PASSAGE PROVIDED:
● ● ● ●

The three member, Grebe family was present when it wasn't submerged. Only one adult and two young. Trying to capture all three was frustrating. Because they regularly separated while on the surface.

The diving adult could reappear literally, almost anywhere on the lake. Whereupon the young would instantly home in on their parent. If there really were two parents I was unable to recognise any obvious differences. They certainly never surfaced at the same time. The young only occasionally dived and usually only for a few seconds. The adult seemed to disappear for minutes underwater. It had a four inch fish in its beak on one resurfacing and gave it to one of its young.

The camera was easily removed from the Kowa eyepiece thanks to the DA10 adapter. Then the eyeball view through the Kowa, both with and without the 1.6x extender, was crystal clear. I watched the fine surface detail on a sleeping Mallard duck's eyelid as it flickered open and shut at 145 yards using 96x!

Every power I tried was amazingly bright and sharp. Every hair and feather detail as crisp as one could possibly hope for. Sadly, my skill at capturing this incredible detail is developing much too slowly for my taste. 

I switched over to the Leica 50-200 lens with the TC14 [1.4x] tele-converter on the G9. To snap away at the now retreating grebes and distant ducks. The scale was less than half the reach at 581mm [35mm equivalent] to the Kowa telescope's minimum of 1200mm [at 25x zoom] when digiscoping.

The sharpness of the Leica lens was still very satisfying and readily allowed heavy cropping and downsizing.[Image left for comparison. 5184 pixels cropped to 1200.]

The Leica 100-400 would provide more than 25% more scale with 800mm [at 35mm FF] reach but I consider it too expensive for such a specialised lens. I can't imaging taking it with me for my everyday walks unless the marsh pond became a regular habit. Birds of prey are slightly too rare to be worth carrying the extra weight. So the bigger lens would not earn its keep like the much more flexible 50-200 + 1.4x extender. [50-280mm combined.]

Ideally the sunlight on the lake should have been behind me. The sun is on my left and beyond the lake. Which causes shadows and burnt out highlights on pale plumage. Though I really have no choice in my position for photography at this small, privately owned lake. There is only one accessible spot where the public can reach the water. Fortunately this area lies under mature trees. So provides excellent shelter from the summer sun and the shadows hide me from the wildlife to some degree. I still haven't taken any camouflage material with me.

I only extend the upper leg sections of the tripod and sit on my comfortable stool behind the camera and telescope. When used alone I held the camera freehand rather than use the tripod with the Leica lens at full zoom. Its reach is 280mm in Micro 4/3 but 581mm at 35mm equivalent. There is no sign of camera shake in any of my images at 1/640s.

The digiscoping images were much slower exposures of between 1/125-1/250s on the tripod. They ought to have been 1/1200 as a reciprocal of equivalent focal length! Getting such exposures is difficult at f/12 unless I boost the ISO. I foolishly left it on ISO200. Probably because I forgot about it in the excitement of seeing the Grebes out in the middle of the lake. Instead of their hugging the far shore at well over 130 yards away.

I really must better organise all the lens covers into a small sandwich box. There are far too many of them! I usually just drop them into the camera pouch. Then have to retrieve them all individually from the depths when I pack up for the ride home.

● ● ● ●

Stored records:
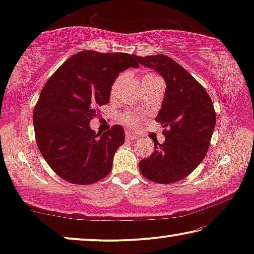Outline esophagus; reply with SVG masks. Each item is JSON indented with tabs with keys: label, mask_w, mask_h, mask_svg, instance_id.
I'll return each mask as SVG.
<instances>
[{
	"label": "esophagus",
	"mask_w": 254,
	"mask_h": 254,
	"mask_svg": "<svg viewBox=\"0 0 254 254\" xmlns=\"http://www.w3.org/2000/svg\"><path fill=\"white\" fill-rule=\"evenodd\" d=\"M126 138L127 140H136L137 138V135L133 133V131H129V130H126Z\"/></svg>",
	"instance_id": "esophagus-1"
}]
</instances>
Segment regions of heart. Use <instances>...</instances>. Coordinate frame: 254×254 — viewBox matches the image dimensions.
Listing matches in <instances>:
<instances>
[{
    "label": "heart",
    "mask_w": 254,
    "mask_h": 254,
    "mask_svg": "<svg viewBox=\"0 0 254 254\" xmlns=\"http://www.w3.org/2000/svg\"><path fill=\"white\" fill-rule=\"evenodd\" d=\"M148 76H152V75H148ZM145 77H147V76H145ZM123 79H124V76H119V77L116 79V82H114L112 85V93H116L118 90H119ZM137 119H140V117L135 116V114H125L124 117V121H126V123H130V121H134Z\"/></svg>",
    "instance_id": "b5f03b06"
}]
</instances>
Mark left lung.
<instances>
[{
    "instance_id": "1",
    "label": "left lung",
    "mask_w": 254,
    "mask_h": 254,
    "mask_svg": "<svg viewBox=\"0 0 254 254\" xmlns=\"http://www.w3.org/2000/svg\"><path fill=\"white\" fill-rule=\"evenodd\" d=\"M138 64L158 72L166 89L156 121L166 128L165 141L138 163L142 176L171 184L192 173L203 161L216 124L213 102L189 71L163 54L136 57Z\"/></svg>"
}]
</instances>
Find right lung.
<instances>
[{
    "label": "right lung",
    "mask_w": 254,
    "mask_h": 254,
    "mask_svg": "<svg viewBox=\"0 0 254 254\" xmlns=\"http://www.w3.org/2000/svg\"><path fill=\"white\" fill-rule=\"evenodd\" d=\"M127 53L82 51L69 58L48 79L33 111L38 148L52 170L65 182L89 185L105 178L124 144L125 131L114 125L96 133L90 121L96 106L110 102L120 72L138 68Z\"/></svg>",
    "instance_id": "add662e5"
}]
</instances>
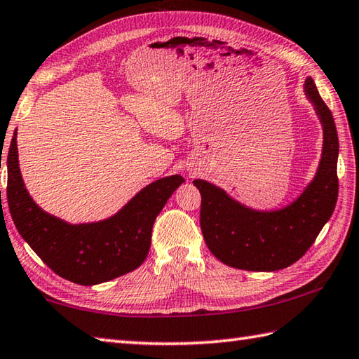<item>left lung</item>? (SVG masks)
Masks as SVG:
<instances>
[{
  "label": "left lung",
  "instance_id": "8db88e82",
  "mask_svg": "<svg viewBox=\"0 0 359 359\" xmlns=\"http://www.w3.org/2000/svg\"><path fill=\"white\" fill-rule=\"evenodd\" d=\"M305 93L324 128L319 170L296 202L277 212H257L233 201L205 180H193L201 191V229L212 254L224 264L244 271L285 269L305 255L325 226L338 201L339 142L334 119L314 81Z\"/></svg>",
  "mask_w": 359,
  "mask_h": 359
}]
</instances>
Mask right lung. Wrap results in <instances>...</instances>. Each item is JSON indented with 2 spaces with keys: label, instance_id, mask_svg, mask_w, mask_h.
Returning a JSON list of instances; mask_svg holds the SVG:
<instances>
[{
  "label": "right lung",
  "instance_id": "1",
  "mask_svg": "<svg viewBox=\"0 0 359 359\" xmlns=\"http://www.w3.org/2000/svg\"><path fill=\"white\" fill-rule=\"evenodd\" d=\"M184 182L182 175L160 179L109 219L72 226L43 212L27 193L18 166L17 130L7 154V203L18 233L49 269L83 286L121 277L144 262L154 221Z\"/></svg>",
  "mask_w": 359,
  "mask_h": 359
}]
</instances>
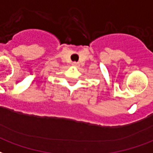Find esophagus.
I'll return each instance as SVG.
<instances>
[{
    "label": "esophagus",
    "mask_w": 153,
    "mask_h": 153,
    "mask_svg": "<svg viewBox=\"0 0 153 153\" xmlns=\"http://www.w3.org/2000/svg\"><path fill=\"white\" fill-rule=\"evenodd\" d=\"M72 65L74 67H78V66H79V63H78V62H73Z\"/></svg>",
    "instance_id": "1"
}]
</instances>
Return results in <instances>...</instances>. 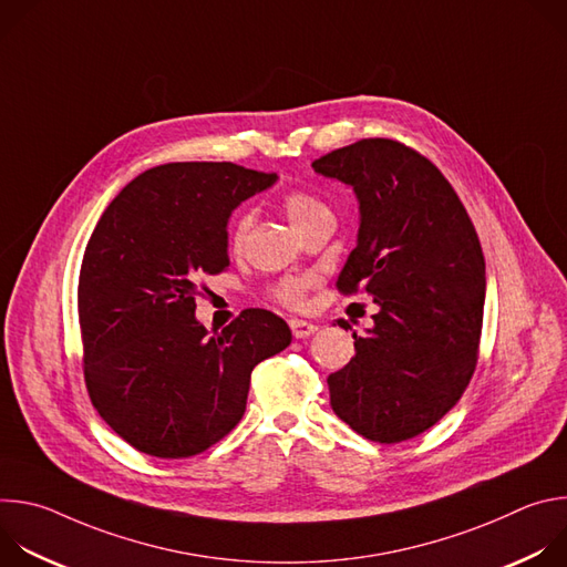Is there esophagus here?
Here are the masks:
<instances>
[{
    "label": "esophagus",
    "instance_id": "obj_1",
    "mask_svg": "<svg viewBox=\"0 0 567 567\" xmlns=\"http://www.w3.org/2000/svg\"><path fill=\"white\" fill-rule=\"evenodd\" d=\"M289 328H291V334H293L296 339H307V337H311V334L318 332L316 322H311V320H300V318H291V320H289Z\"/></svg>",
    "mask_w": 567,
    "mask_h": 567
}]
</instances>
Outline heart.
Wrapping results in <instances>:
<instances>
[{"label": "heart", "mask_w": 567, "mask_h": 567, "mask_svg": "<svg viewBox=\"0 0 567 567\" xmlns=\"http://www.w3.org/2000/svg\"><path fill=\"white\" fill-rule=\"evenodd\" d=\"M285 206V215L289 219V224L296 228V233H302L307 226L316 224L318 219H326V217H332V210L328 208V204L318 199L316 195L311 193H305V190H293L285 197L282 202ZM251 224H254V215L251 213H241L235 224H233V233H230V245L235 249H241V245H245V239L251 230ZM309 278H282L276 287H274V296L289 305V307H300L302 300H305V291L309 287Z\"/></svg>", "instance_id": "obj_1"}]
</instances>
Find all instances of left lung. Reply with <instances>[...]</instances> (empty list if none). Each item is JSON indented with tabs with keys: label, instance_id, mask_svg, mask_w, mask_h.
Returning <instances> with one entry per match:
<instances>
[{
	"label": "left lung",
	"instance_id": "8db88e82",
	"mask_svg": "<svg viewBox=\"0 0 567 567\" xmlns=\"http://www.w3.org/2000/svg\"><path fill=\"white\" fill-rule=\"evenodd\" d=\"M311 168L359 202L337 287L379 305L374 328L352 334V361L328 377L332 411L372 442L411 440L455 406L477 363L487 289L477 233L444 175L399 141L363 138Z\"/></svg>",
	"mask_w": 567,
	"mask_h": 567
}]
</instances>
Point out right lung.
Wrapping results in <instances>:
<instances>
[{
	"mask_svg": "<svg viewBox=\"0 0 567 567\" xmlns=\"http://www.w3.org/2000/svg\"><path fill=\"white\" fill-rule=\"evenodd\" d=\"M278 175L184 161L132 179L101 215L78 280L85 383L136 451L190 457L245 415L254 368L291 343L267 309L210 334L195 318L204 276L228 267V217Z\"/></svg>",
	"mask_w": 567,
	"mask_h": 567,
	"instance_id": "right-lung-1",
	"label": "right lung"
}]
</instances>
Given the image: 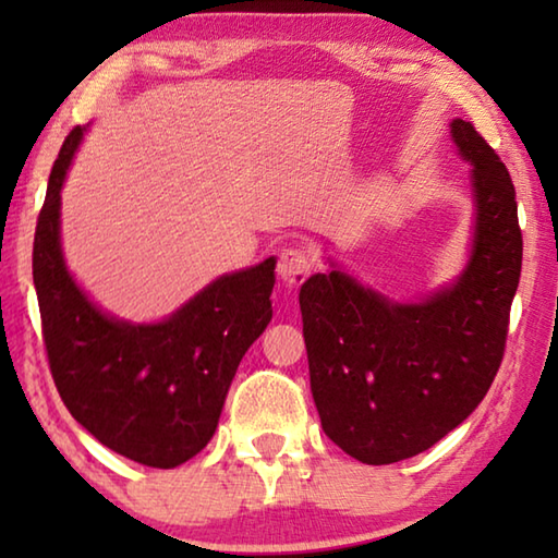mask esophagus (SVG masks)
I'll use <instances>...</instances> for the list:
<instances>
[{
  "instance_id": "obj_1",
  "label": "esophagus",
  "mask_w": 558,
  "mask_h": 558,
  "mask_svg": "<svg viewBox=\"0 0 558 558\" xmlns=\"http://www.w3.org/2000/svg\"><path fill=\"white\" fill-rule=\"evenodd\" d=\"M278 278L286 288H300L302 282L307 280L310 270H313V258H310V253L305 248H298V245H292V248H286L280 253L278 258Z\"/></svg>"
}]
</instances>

● ● ● ●

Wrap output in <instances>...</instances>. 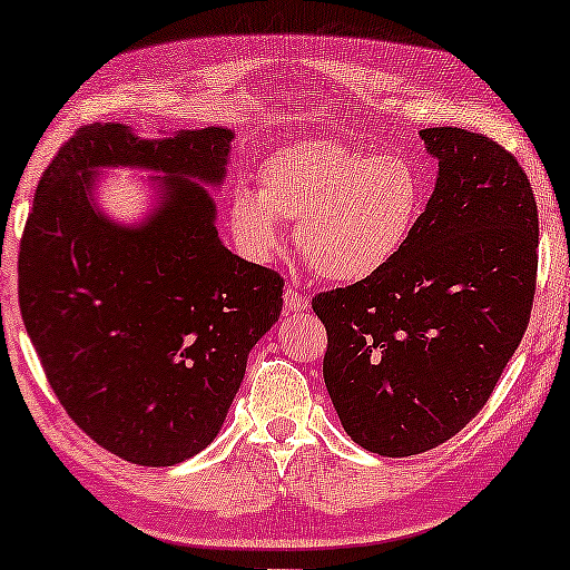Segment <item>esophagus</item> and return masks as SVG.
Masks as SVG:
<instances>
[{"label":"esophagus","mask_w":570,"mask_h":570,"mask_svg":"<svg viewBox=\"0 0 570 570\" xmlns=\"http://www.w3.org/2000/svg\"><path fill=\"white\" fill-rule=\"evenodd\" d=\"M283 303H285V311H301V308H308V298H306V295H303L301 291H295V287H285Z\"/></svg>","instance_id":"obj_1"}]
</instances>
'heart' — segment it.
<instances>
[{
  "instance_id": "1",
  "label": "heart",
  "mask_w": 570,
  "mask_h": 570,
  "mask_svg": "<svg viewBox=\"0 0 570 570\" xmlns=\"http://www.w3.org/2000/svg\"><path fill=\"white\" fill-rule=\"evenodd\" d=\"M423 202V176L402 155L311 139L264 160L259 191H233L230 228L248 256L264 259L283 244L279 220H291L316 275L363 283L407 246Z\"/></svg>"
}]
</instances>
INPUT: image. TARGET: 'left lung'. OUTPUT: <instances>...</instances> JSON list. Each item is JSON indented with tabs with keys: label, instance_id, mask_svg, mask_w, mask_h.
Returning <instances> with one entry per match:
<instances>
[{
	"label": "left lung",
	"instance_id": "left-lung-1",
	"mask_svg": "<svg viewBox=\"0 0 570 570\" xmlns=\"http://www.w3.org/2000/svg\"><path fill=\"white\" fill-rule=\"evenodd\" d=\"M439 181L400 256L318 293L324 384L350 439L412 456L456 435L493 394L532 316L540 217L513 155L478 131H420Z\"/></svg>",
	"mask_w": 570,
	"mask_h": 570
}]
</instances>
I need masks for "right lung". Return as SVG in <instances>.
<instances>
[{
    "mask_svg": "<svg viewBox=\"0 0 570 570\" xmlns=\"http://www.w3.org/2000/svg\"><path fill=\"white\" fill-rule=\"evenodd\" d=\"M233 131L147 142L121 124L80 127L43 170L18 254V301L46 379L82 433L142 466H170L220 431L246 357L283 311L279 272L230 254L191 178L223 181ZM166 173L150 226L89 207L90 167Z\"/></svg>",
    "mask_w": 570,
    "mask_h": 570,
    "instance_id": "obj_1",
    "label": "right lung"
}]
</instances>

● ● ● ●

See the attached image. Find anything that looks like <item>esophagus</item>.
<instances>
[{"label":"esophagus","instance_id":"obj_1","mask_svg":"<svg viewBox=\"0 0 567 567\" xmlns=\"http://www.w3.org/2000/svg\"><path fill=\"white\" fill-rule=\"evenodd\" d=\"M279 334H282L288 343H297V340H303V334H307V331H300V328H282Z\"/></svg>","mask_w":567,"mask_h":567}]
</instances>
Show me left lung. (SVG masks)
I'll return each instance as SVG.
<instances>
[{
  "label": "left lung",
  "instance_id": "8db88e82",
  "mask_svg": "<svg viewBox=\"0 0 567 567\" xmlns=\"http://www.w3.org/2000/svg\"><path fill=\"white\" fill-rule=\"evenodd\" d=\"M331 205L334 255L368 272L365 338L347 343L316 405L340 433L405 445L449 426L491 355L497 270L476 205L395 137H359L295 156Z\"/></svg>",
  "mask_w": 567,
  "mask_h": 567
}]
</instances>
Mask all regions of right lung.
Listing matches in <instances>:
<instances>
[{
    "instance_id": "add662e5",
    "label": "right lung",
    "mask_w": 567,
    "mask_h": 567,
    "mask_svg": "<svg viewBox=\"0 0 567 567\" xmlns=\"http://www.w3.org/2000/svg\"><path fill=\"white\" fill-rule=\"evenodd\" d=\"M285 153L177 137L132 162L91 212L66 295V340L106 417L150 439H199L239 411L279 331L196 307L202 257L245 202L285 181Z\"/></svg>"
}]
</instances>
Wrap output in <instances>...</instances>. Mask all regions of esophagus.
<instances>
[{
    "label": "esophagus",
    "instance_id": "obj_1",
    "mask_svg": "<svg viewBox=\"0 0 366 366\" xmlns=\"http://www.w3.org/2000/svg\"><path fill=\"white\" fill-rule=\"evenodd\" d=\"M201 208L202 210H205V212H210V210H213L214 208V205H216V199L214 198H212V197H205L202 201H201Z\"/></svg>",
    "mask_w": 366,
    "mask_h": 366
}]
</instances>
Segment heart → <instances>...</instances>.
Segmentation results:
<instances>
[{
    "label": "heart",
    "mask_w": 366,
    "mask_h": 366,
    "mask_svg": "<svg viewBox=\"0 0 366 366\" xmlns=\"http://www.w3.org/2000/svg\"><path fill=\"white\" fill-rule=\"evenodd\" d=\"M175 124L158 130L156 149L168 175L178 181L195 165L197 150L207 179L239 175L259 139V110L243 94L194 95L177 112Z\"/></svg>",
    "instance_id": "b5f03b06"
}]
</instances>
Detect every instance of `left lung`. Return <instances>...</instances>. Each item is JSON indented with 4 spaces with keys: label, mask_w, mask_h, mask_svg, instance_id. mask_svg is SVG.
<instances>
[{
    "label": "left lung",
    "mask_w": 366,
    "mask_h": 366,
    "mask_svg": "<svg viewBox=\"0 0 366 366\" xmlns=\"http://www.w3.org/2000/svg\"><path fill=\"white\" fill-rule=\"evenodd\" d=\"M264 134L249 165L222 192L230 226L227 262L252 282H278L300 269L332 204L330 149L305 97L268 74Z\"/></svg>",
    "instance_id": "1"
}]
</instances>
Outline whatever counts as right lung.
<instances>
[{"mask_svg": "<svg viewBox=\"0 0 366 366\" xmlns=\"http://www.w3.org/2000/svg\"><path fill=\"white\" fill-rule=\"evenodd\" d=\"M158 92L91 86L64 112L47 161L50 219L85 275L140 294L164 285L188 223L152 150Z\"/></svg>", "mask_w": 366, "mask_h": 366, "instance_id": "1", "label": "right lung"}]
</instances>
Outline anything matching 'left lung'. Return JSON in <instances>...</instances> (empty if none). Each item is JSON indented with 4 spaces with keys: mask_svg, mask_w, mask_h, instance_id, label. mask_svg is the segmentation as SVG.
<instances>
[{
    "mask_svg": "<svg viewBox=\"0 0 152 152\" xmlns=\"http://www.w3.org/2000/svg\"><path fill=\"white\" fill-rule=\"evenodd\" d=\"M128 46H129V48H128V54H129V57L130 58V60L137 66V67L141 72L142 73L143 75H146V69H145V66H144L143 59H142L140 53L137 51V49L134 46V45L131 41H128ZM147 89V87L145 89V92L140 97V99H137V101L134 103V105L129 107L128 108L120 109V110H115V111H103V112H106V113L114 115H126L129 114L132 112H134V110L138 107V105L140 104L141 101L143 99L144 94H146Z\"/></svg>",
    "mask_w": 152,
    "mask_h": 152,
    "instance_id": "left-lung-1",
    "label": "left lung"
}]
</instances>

● ● ● ●

OBJECTIVES:
1. Translate this sentence from the birdwatching passage into Spanish: "The young only occasionally dived and usually only for a few seconds."
2. Reproduce the portion of the birdwatching passage that begins with the words "The camera was" and ends with "zoom] when digiscoping.".
3. List every piece of optical or photographic equipment that the birdwatching passage identifies by a brand or model name.

SOLUTION SET:
1. Las crías solo se sumergían de vez en cuando y, por lo general, solo durante unos pocos segundos.

2.
The camera was easily removed from the Kowa eyepiece thanks to the DA10 adapter. Then the eyeball view through the Kowa, both with and without the 1.6x extender, was crystal clear. I watched the fine surface detail on a sleeping Mallard duck's eyelid as it flickered open and shut at 145 yards using 96x!

Every power I tried was amazingly bright and sharp. Every hair and feather detail as crisp as one could possibly hope for. Sadly, my skill at capturing this incredible detail is developing much too slowly for my taste. 

I switched over to the Leica 50-200 lens with the TC14 [1.4x] tele-converter on the G9. To snap away at the now retreating grebes and distant ducks. The scale was less than half the reach at 581mm [35mm equivalent] to the Kowa telescope's minimum of 1200mm [at 25x zoom] when digiscoping.

3.
- Kowa telescope
- DA10 adapter
- G9
- Leica 50-200 lens
- TC14 tele-converter
- Leica 100-400